═══ Record set ═══
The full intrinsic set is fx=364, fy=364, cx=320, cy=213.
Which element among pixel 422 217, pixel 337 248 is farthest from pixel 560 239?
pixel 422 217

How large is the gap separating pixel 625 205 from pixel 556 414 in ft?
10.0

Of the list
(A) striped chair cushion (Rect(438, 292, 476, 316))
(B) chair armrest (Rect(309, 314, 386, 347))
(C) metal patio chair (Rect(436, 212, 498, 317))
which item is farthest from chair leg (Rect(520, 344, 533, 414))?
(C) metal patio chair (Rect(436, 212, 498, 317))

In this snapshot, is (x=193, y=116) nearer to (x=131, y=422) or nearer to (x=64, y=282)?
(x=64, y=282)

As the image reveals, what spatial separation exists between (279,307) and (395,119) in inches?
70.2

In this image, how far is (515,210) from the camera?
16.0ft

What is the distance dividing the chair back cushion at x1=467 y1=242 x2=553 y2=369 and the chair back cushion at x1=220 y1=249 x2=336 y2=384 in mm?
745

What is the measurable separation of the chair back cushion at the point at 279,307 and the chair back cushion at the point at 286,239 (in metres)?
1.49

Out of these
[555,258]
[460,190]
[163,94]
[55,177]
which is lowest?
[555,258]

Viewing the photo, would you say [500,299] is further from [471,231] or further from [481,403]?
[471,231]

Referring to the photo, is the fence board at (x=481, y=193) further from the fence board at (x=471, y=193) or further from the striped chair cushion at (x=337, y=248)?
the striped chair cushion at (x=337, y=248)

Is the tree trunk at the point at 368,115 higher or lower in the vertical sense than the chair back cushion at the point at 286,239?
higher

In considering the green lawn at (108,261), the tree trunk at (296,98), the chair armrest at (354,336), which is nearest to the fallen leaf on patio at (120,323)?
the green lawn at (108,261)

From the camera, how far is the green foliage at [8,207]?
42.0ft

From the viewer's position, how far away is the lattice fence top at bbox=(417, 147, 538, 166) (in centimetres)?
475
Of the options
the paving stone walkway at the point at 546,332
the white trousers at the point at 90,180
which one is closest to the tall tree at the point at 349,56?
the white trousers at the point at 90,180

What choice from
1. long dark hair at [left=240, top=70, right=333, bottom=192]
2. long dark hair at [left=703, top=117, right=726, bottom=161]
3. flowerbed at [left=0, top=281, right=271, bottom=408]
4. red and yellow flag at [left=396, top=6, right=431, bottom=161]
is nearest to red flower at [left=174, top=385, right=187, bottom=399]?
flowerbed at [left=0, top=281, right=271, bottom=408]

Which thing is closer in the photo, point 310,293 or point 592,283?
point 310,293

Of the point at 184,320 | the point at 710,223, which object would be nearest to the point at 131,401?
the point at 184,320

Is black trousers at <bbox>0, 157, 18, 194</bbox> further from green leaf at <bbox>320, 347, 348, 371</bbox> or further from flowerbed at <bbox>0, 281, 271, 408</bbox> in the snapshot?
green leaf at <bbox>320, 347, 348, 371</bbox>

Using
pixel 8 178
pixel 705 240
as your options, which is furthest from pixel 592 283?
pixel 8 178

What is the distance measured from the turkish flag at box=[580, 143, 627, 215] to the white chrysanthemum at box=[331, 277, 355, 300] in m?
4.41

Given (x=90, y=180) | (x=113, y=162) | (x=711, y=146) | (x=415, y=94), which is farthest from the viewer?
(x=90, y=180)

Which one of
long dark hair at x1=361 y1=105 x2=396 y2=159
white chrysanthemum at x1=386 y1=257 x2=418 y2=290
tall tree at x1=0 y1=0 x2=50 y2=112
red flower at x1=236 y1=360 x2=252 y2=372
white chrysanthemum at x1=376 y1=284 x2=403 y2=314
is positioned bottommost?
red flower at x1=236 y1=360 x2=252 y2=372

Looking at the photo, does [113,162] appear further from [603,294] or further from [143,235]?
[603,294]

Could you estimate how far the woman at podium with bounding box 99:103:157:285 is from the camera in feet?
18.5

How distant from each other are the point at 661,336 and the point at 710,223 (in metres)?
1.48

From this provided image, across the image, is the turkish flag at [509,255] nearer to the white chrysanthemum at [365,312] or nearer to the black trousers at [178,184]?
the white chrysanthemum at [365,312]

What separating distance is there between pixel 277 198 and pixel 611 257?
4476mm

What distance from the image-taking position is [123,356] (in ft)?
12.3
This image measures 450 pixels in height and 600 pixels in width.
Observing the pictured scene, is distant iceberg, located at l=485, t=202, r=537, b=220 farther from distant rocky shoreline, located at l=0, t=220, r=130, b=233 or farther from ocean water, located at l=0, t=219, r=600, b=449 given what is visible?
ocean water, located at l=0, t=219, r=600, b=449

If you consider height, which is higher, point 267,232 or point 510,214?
═══
**Set task:**
Return, word for word, the lines beginning with the one that contains "Could you estimate" and continuing through the end of the records.

**Result for this exercise:**
Could you estimate how far the woman at podium with bounding box 99:103:157:285 is from the camera in feet?
18.5

How distant from each other are the point at 661,336 and the point at 710,223 (in metres)?
1.48

From this provided image, across the image, is the turkish flag at [509,255] nearer to the white chrysanthemum at [365,312] or nearer to the black trousers at [178,184]?
the white chrysanthemum at [365,312]

What separating distance is there between pixel 277 198 and pixel 611 257?
4476mm

What distance from the image-taking position is [123,356] (in ft)?
12.3
This image measures 450 pixels in height and 600 pixels in width.
Observing the pictured scene, is distant iceberg, located at l=485, t=202, r=537, b=220 farther from distant rocky shoreline, located at l=0, t=220, r=130, b=233 or farther from ocean water, located at l=0, t=219, r=600, b=449 given what is visible?
ocean water, located at l=0, t=219, r=600, b=449

If you consider height, which is higher, point 267,232 or point 510,214?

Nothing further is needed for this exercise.